As a side note, I am someone moderately obsessed with skull imagery and the art for The Undertaking of Lily Chen is achingly gorgeous.

Sleepwalking by Meg Wolitzer

Available for purchase here.

When Meg Wolitzer released The Interestings (pick up that pilot, Amazon!), I fell instantly in love. She’s one of the authors I can actually list when I’m asked what my favorite book is (although why people use the singular is beyond me), and I stumbled upon this rerelease of one of her earliest novels while spending a perfect rainy day wandering the aisles of Barnes and Noble (bliss).

Swarthmore College is home to gifted intellectuals, old buildings, beautiful trees and the three notorious “death girls”, young women who are each fascinated by a gifted but troubled poet–Sylvia Plath, Anne Sexton, and Lucy Asher, the latter of whom is as fictional as Claire Danziger, the primary death girl of the narrative, who finds herself drawn deeper and deeper into the the brief life of her idol, pulling her away from her friends and her schoolwork, as well as a blossoming new relationship.

To be honest, Claire’s boyfriend is the least interesting thing about her, and could be lifted right out of the book without damaging the story at all–it might even improve. He has shades of the dreaded Nice Guy syndrome: Claire treats him pretty horribly, but he in turn keeps imposing upon her the normal girl behavior he’d like her to display, while she’s been upfront that she’s gloomy, quiet, and reserved.

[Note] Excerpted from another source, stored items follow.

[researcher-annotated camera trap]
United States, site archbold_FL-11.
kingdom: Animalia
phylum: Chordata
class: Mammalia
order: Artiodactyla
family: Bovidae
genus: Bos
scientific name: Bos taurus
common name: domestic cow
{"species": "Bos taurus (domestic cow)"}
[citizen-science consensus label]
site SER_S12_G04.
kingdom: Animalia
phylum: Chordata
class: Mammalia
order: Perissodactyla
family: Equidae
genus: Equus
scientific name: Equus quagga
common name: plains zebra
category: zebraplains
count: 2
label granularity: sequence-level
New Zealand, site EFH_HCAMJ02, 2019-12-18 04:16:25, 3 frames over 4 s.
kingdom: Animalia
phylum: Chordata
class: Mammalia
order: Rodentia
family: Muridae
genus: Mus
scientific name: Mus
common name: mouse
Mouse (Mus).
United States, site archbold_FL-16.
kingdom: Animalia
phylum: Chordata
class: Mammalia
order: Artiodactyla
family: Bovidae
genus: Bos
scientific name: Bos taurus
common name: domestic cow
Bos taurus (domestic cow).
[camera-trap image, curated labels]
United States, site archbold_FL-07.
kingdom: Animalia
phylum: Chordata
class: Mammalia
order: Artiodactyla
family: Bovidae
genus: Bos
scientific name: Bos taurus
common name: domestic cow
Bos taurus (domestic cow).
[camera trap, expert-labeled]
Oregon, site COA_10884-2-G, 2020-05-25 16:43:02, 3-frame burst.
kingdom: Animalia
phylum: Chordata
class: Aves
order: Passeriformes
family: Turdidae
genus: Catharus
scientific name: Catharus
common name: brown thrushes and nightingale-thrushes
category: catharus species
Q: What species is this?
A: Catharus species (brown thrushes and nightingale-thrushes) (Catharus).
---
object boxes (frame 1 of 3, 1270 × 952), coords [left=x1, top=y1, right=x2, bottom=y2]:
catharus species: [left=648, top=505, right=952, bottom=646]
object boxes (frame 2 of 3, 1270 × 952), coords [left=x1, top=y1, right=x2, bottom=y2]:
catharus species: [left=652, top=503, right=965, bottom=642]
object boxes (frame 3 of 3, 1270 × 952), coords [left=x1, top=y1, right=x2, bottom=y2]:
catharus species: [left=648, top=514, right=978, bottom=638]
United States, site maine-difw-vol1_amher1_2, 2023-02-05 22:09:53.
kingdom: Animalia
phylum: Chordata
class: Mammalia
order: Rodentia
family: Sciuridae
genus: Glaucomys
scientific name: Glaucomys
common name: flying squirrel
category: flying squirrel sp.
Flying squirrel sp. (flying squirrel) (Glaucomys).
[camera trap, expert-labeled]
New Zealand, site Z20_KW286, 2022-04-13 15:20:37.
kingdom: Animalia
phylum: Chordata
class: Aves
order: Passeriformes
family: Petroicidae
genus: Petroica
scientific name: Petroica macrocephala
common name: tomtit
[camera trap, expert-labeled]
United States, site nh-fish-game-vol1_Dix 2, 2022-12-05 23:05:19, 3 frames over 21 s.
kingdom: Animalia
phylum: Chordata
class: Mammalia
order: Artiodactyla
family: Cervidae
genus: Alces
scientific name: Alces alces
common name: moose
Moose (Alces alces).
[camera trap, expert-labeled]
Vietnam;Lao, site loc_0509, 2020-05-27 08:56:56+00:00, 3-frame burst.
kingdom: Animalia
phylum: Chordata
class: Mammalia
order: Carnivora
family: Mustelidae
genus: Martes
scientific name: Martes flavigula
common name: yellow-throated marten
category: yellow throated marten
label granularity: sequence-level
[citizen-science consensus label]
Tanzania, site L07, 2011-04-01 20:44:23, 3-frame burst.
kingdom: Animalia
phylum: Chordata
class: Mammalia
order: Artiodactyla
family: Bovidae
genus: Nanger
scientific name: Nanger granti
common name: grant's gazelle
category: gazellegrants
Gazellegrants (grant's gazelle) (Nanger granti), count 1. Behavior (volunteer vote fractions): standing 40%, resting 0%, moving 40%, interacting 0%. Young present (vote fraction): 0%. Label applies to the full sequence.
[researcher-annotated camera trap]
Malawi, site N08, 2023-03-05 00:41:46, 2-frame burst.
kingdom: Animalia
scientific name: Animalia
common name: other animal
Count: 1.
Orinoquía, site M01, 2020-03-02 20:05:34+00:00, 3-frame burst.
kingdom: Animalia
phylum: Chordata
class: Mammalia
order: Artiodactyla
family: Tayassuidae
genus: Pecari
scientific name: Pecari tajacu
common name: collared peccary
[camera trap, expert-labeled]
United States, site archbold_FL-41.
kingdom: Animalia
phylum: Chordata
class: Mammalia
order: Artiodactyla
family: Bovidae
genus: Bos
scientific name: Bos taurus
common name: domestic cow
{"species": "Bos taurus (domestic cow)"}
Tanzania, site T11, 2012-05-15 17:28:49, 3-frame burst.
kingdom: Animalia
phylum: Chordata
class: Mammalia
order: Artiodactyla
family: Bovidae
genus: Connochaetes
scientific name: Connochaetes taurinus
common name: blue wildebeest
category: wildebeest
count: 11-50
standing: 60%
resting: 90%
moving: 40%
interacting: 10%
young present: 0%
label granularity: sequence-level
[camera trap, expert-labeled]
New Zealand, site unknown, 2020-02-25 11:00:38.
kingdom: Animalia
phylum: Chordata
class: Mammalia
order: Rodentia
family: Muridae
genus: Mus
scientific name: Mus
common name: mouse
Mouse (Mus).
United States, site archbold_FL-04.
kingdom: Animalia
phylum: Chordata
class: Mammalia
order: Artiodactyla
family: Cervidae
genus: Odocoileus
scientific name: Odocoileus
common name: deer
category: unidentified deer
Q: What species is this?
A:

More compelling is the symbiosis between Claire and Lucy Asher,  too young to be a contemporary of Plath or Sexton, but just as darkly brilliant, just as tragically gone. Claire’s obsession with her leads to finding a job with the Asher family under false pretenses, but Claire is just the logical extreme of a society that implicitly loves it when our stars burn too brightly. We romanticize the tragic loss of a brilliant life cut short, imposing a beauty that doesn’t exist.

In her time with the Ashers, Claire begins to see both herself and Lucy for who they really are–women confronted with the reality of life and the bleakness inside them, both trying so very hard to cope with the darkness they face. Lucy, unable to articulate her fears and needs, was ultimately beyond help, but Claire’s time with her family proves healing not only for Claire, but for Lucy’s parents. It’s the greatest lesson we can learn from the tragic loss of suicide–how to prevent it from happening again.